Nunberg was a frequent contributor to the collective blog Language Log.

Nunberg commented on language, usage, and society for National Public Radio's Fresh Air program since 1988. His commentaries on language also appeared frequently in The New York Times and other publications. He was the emeritus chair of the American Heritage Dictionary usage panel. His books for general audiences include The Way We Talk Now: Commentaries on Language and Culture from NPR's Fresh Air, Going Nucular: Language, Politics, and Culture in Controversial Times, Talking Right: How Conservatives Turned Liberalism into a Tax-Raising, Latte-Drinking, Sushi-Eating, Volvo-Driving, New York Times-Reading, Body-Piercing, Hollywood-Loving, Left-Wing Freak Show, and The Years of Talking Dangerously (2009).
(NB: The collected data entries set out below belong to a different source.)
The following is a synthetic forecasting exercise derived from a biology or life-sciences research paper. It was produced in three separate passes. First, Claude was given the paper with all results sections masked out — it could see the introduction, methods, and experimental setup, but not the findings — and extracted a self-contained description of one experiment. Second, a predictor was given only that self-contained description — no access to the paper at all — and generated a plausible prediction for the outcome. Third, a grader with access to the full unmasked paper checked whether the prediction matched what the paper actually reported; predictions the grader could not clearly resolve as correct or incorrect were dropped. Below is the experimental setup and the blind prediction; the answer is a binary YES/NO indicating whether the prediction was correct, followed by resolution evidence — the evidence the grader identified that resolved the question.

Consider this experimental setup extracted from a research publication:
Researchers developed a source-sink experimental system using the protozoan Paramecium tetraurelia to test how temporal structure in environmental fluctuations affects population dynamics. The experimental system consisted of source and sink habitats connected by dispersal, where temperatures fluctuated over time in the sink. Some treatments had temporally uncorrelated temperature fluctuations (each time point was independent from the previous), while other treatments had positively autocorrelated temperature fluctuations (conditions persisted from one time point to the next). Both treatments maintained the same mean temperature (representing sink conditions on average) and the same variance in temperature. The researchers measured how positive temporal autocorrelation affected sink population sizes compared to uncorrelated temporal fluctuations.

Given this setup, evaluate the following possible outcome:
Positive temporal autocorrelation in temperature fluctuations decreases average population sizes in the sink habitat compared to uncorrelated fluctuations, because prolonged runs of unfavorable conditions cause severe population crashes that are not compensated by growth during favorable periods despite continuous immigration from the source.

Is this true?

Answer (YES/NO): NO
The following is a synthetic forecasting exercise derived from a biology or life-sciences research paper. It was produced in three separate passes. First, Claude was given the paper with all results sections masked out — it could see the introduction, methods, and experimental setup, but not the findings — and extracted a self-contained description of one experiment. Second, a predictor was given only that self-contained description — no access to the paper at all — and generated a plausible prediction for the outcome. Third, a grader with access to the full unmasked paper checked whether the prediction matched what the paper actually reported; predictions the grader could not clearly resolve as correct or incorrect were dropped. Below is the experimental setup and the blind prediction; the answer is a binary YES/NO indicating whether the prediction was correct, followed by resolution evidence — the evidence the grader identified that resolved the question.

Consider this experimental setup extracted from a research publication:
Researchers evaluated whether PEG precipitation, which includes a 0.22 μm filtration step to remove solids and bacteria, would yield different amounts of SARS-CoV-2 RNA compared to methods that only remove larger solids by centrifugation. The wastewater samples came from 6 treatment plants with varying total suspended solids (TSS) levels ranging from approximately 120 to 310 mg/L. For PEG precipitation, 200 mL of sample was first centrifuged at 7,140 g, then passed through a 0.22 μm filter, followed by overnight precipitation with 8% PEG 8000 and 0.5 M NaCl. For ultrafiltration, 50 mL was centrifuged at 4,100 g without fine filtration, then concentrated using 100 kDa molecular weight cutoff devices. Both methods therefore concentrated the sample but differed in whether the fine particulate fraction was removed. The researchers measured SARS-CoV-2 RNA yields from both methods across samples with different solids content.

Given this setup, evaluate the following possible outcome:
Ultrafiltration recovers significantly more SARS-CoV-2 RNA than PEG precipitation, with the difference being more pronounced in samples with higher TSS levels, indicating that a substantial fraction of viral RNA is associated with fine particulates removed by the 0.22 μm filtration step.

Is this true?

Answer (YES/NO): NO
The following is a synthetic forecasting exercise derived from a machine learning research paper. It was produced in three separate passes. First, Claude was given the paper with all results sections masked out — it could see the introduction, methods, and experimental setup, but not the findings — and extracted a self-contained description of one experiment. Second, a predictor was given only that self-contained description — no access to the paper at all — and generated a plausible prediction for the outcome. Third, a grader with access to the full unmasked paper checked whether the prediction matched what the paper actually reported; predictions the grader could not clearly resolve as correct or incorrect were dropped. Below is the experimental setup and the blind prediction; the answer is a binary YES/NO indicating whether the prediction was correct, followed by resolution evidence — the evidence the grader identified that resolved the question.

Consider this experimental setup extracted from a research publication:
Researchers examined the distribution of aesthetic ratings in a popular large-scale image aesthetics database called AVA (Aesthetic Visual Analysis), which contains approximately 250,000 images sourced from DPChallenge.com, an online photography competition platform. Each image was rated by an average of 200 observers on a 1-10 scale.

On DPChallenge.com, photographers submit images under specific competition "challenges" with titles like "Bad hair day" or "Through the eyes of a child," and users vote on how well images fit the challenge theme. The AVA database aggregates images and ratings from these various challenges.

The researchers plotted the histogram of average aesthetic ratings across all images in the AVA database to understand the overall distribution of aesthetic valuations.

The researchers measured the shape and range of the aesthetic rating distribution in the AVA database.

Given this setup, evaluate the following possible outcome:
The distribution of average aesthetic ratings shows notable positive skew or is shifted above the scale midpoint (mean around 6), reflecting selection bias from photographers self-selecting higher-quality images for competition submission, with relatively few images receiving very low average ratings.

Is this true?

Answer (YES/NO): NO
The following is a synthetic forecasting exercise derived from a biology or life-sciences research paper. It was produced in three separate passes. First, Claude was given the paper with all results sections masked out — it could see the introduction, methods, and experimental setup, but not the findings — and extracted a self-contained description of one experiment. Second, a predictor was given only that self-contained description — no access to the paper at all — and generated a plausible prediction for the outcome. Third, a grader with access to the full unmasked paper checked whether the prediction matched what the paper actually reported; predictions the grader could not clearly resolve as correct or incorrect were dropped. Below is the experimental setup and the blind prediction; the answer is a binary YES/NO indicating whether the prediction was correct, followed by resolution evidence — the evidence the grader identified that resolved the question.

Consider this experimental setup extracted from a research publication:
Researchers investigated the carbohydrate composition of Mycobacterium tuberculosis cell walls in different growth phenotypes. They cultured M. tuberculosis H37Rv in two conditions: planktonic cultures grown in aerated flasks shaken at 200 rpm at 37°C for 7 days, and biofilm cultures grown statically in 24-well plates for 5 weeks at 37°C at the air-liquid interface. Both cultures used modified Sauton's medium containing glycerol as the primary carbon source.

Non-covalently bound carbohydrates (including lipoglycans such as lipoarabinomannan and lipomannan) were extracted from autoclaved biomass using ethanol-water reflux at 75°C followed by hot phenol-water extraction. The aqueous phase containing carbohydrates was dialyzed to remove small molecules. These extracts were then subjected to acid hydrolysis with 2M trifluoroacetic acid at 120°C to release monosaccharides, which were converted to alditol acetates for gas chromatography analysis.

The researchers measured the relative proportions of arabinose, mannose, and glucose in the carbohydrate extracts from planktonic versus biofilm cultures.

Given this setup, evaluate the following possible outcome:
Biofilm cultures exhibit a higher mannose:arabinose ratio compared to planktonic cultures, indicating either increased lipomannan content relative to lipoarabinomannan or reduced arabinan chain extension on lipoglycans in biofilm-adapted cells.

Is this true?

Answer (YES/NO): NO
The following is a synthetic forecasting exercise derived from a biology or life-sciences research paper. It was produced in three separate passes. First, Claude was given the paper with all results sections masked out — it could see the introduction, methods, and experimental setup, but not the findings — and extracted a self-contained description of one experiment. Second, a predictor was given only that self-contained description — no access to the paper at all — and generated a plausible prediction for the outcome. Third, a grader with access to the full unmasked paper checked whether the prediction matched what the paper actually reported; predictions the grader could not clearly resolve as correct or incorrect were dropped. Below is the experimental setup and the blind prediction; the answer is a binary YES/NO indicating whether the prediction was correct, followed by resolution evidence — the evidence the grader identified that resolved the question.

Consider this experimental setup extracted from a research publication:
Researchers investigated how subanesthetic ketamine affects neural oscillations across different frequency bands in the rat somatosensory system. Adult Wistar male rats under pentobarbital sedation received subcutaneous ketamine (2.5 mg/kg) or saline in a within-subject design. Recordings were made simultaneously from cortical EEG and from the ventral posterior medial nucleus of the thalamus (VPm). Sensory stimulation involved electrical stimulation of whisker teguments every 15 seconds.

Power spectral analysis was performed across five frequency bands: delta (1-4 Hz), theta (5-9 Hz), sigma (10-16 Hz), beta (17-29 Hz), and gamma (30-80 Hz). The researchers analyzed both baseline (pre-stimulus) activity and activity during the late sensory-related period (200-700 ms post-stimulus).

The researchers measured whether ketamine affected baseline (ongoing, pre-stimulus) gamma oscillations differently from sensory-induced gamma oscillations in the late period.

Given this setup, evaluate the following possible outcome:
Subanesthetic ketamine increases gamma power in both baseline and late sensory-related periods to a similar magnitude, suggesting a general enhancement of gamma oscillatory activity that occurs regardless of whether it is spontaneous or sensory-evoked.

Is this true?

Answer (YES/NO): NO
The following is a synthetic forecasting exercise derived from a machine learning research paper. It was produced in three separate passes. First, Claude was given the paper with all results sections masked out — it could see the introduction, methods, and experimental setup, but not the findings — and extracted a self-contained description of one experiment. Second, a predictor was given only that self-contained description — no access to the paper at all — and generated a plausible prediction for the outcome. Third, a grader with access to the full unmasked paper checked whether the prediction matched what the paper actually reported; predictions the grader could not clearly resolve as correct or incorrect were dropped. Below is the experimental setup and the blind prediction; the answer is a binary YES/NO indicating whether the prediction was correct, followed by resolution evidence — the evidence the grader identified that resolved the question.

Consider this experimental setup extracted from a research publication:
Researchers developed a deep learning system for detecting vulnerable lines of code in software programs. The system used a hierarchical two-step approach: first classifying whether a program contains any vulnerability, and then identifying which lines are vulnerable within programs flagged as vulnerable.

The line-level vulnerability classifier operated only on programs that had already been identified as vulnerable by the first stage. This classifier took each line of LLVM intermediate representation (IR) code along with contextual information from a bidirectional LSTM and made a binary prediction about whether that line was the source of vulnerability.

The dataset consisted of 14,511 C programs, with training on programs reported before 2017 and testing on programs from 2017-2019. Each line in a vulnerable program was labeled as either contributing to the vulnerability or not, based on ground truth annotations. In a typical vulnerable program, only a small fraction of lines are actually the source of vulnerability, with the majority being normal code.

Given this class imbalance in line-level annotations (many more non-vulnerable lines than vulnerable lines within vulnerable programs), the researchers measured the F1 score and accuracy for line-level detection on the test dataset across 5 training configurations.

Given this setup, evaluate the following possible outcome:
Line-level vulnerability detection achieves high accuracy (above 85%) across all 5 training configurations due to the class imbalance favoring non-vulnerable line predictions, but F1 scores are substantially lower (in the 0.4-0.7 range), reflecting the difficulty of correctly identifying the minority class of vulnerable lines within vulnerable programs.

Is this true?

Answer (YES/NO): NO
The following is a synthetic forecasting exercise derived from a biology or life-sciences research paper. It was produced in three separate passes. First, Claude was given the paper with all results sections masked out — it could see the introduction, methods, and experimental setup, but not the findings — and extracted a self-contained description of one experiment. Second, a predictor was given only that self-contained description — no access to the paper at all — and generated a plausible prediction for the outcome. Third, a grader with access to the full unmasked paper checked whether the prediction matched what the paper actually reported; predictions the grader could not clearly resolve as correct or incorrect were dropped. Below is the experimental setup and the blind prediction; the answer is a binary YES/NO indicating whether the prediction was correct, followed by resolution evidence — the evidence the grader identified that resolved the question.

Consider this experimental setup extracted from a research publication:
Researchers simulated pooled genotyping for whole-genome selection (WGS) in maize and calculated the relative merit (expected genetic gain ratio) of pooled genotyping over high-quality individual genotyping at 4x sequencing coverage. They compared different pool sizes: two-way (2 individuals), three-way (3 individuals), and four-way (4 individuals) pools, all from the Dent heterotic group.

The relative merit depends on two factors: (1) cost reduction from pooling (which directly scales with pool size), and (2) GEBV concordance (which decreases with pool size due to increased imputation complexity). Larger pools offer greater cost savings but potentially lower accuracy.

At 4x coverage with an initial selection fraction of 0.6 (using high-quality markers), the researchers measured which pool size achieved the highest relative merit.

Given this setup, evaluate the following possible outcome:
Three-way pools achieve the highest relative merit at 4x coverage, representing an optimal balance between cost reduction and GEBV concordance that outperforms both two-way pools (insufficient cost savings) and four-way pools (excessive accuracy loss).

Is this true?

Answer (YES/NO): NO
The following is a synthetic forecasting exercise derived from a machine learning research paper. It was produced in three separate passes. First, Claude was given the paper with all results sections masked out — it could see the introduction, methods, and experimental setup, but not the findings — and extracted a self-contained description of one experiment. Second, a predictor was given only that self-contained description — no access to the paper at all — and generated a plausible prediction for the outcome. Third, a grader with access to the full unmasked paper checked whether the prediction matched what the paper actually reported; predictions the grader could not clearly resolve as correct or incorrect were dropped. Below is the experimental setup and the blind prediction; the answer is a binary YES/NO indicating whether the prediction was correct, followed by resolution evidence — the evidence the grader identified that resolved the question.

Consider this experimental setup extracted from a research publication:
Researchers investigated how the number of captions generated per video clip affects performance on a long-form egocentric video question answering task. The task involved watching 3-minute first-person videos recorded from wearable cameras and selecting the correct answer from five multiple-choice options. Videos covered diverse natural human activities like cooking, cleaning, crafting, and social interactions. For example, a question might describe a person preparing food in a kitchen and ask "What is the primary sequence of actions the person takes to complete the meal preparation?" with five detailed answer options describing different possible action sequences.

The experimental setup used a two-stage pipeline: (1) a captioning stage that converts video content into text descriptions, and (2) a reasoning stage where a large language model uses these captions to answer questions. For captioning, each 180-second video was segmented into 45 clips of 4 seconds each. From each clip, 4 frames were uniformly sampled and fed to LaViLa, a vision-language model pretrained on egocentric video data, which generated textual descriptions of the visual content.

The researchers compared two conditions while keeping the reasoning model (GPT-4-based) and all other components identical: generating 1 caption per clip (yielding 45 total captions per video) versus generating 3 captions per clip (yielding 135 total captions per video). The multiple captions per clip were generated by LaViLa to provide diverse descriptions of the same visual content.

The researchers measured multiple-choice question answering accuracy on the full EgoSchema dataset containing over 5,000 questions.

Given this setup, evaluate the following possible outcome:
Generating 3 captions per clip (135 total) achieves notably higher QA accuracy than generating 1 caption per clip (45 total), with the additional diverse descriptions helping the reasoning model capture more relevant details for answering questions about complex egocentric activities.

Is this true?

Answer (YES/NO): YES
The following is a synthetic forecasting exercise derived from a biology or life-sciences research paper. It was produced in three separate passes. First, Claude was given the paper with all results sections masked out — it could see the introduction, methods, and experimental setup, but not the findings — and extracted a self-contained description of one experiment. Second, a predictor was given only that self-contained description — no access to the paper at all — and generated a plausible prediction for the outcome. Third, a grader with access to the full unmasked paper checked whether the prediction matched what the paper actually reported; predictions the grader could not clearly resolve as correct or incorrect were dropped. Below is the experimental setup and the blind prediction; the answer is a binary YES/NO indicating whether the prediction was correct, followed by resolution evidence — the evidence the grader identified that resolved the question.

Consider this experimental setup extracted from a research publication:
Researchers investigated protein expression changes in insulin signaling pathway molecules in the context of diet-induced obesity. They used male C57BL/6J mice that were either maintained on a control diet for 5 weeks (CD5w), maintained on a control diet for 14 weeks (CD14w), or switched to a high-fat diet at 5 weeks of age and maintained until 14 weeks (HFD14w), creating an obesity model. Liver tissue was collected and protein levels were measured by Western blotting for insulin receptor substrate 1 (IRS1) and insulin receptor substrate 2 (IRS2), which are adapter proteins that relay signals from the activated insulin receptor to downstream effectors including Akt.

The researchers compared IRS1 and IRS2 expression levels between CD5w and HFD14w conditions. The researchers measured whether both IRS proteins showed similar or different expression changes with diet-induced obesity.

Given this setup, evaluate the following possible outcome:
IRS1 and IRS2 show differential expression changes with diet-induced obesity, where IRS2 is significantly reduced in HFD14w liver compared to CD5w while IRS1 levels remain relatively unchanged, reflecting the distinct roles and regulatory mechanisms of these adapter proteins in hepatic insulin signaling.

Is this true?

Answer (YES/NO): YES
He was one of the contributors to The Cambridge Grammar of the English Language.

His last book, Ascent of the A-Word: Assholism, the First Sixty Years, was published in August 2012. The critic Malcolm Jones described Nunberg's method in that book as follows: "His means of studying the problem is utterly fresh: take a word, and the attitudes behind it and see where they came from and what they might say about us."